Work item A: Print the glyrepr guide from "Welcome to ClientVPS" to "package comes in.", word for word.
Work item B: Output, unchanged, the listing lines from the line with "Zoids Plastic Model" to the line with "Их убила Россия: появились", both included, and nothing else.

++++ Page extract

Welcome to ClientVPS Mirrors

Getting Started with glyrepr

Getting Started with glyrepr

R gives us many data structures for different jobs. For example, c(1L, 2L, 3L) represents an integer vector, c("a", "b", "c") represents a character vector, and data frames represent tabular data. Before we can inspect or manipulate a kind of data well, we first need a suitable structure for representing it.

What about glycans?

When we talk about glycans, we usually talk about two related things: their compositions and their structures. A composition can be represented as a named vector, for example c(Hex = 3, HexNAc = 2, Neu5Ac = 1). A structure can be represented as a graph, for example with the igraph package. Those representations are useful, but managing the details by hand quickly becomes cumbersome, especially for complex glycans or large datasets. This is where the glyrepr package comes in.

glyrepr provides two main vector types: glycan_composition() and glycan_structure(). These vectors are designed to feel like ordinary R vectors: you can subset them, concatenate them, sort them, put them in tibbles, and use them in vectorized workflows.

These two representations are the foundation of glycoverse. Most higher-level packages in the ecosystem build on them, so it is worth taking a little time to get comfortable here.

library(glyrepr)

Glycan Composition Vectors

Let’s start with glycan composition vectors.

Creating Glycan Composition Vectors

A glycan composition vector can be created with either glycan_composition() or as_glycan_composition().

glycan_composition() is the direct constructor. It takes one or more named vectors, where the names are monosaccharides and the values are counts.

++++++++
++++ Data shown

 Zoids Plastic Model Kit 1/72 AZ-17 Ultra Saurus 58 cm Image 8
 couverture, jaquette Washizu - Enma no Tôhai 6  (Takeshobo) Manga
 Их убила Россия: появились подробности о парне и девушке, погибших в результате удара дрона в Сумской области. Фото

++++++++
++++ Data shown

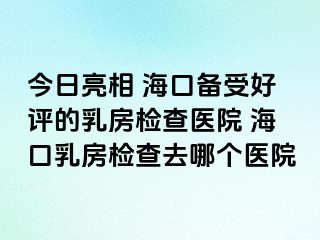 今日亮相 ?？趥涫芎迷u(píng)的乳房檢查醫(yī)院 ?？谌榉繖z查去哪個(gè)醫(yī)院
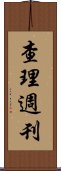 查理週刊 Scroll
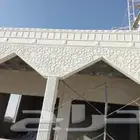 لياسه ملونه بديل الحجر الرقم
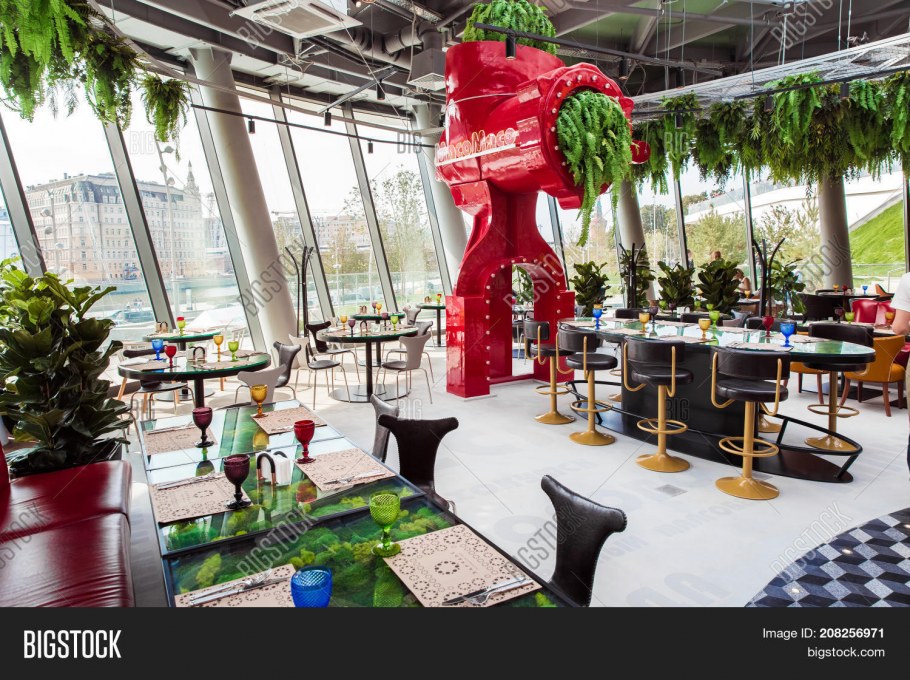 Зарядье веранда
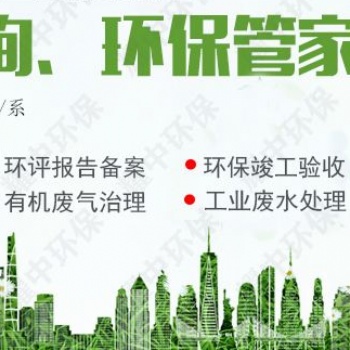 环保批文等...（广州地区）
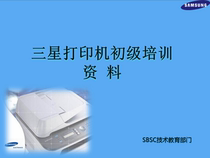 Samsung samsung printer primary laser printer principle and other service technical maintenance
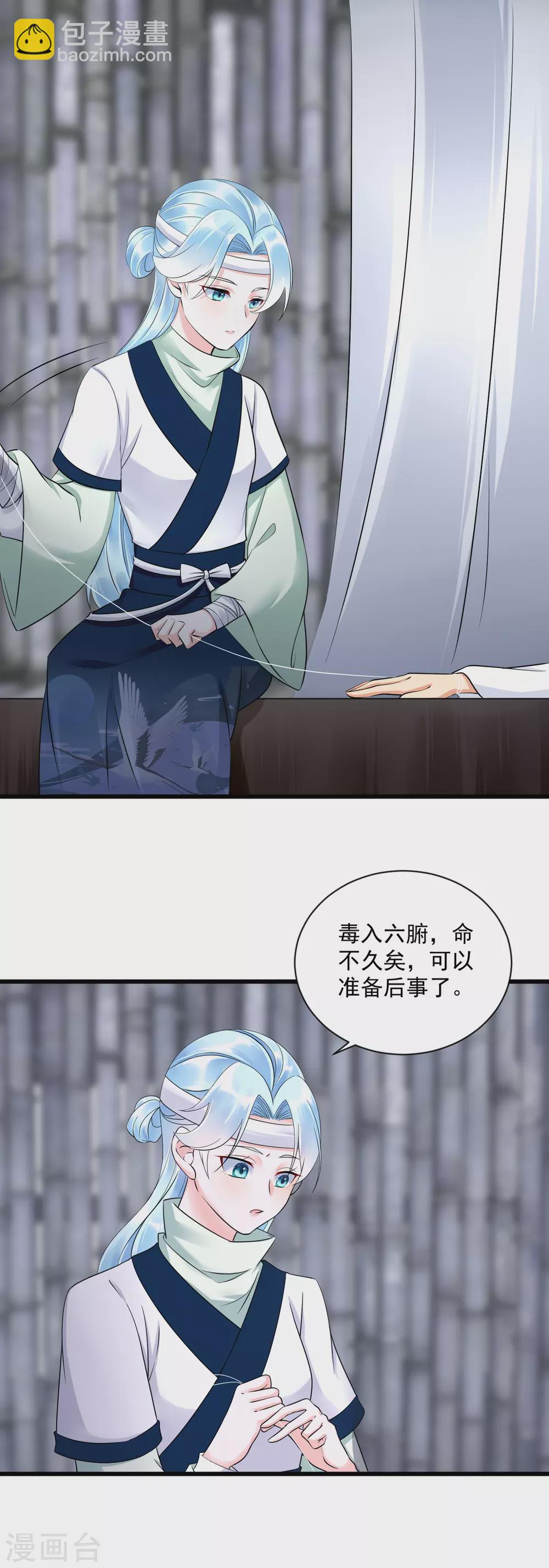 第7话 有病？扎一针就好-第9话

++++++++

Written reply A:
Welcome to ClientVPS Mirrors

Getting Started with glyrepr

Getting Started with glyrepr

R gives us many data structures for different jobs. For example, c(1L, 2L, 3L) represents an integer vector, c("a", "b", "c") represents a character vector, and data frames represent tabular data. Before we can inspect or manipulate a kind of data well, we first need a suitable structure for representing it.

What about glycans?

When we talk about glycans, we usually talk about two related things: their compositions and their structures. A composition can be represented as a named vector, for example c(Hex = 3, HexNAc = 2, Neu5Ac = 1). A structure can be represented as a graph, for example with the igraph package. Those representations are useful, but managing the details by hand quickly becomes cumbersome, especially for complex glycans or large datasets. This is where the glyrepr package comes in.

Written reply B:
 Zoids Plastic Model Kit 1/72 AZ-17 Ultra Saurus 58 cm Image 8
 couverture, jaquette Washizu - Enma no Tôhai 6  (Takeshobo) Manga
 Их убила Россия: появились подробности о парне и девушке, погибших в результате удара дрона в Сумской области. Фото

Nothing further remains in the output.